◆ **Task details**
Drop every image and restate the entries below word for word.

(Stored dataset items)
'''
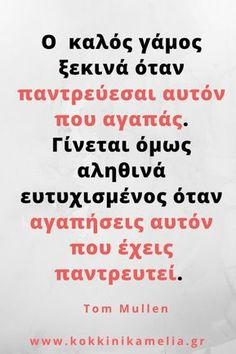 Τι έμαθα σε 5 χρόνια γάμου 365 Quotes, Wise Quotes, Couple Presents, Big Words, Perfect Word, Life Philosophy, Greek Quotes, Love You More Than, True Words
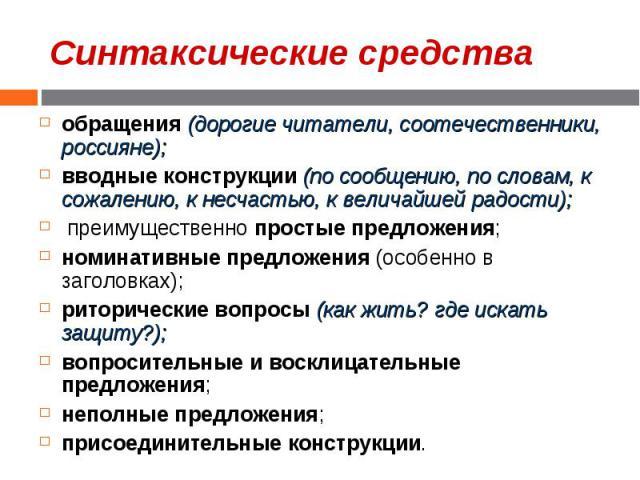 обращения (дорогие читатели, соотечественники, россияне); обращения (дорогие читатели, соотечественники, россияне); вводные конструкции (по сообщению, по словам, к сожалению, к несчастью, к величайшей радости); преимущественно простые предложе…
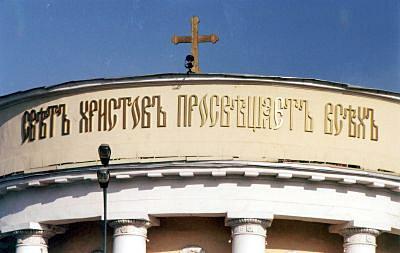 """2001 год. На аттике храма восстановлена историческая надпись """"СВЕТ ХРИСТОВ ПРОСВЕЩАЕТ ВСЕХ"""""""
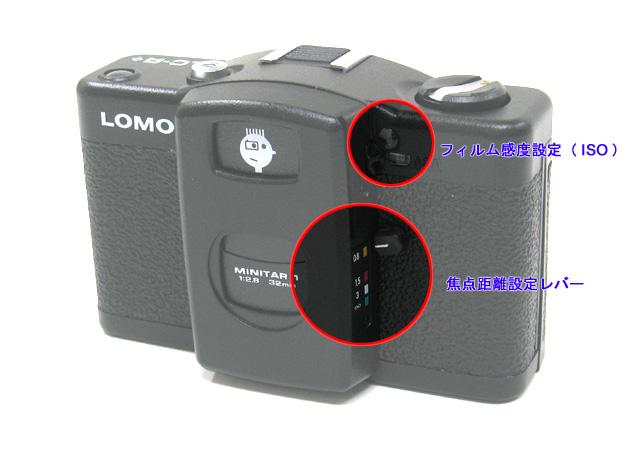 ISO感度設定ダイヤルと焦点距離設定レバー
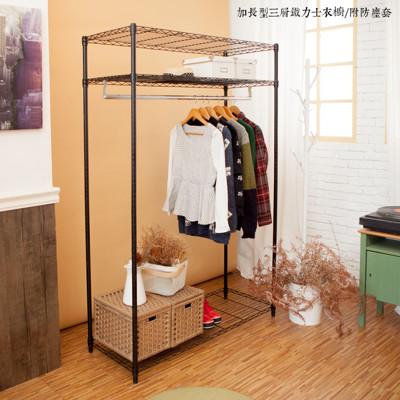 【kihome】加長型三層鐵力士衣櫥附布套限時免運/衣櫃/收納櫃/衣架/鐵力士層架 (6.9折)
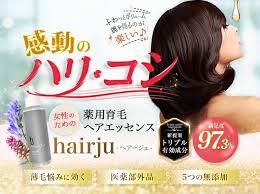 ヘアージュ(hairju)が販売店や実店舗で市販してるか調査!最安値の取扱店も調査!|produce cute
'''
◆ **Your solution**
 Τι έμαθα σε 5 χρόνια γάμου 365 Quotes, Wise Quotes, Couple Presents, Big Words, Perfect Word, Life Philosophy, Greek Quotes, Love You More Than, True Words
 обращения (дорогие читатели, соотечественники, россияне); обращения (дорогие читатели, соотечественники, россияне); вводные конструкции (по сообщению, по словам, к сожалению, к несчастью, к величайшей радости); преимущественно простые предложе…
 """2001 год. На аттике храма восстановлена историческая надпись """"СВЕТ ХРИСТОВ ПРОСВЕЩАЕТ ВСЕХ"""""""
 ISO感度設定ダイヤルと焦点距離設定レバー
 【kihome】加長型三層鐵力士衣櫥附布套限時免運/衣櫃/收納櫃/衣架/鐵力士層架 (6.9折)
 ヘアージュ(hairju)が販売店や実店舗で市販してるか調査!最安値の取扱店も調査!|produce cute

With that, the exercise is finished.